# WHAT YOU ARE ASKED TO DO
This exercise calls for the records to be returned exactly, with images removed.

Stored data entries
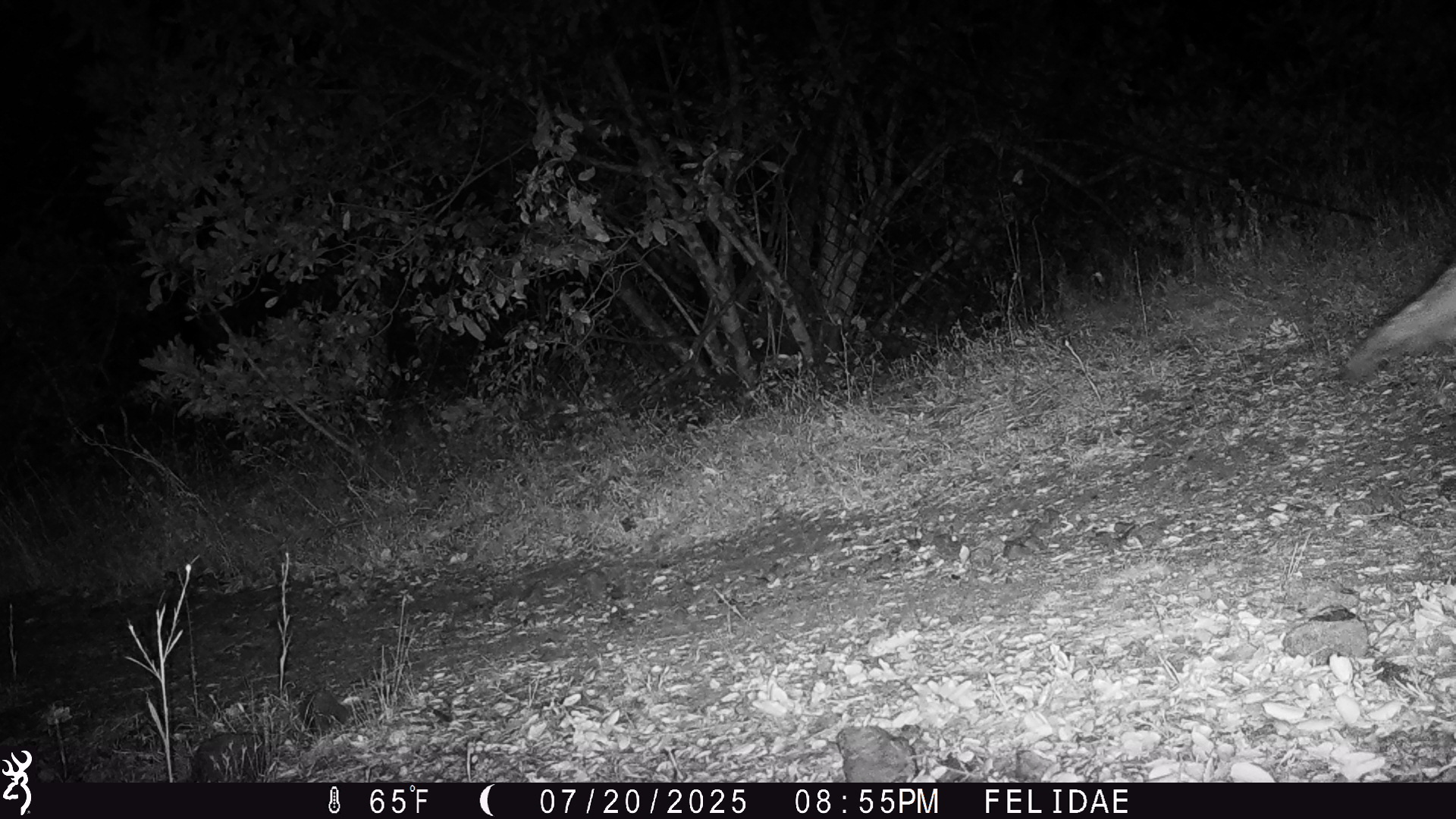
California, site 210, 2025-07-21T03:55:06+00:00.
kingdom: Animalia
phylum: Chordata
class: Mammalia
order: Carnivora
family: Canidae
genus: Canis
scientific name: Canis latrans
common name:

# RESPONSE BOX
California, site 210, 2025-07-21T03:55:06+00:00.
kingdom: Animalia
phylum: Chordata
class: Mammalia
order: Carnivora
family: Canidae
genus: Canis
scientific name: Canis latrans
common name:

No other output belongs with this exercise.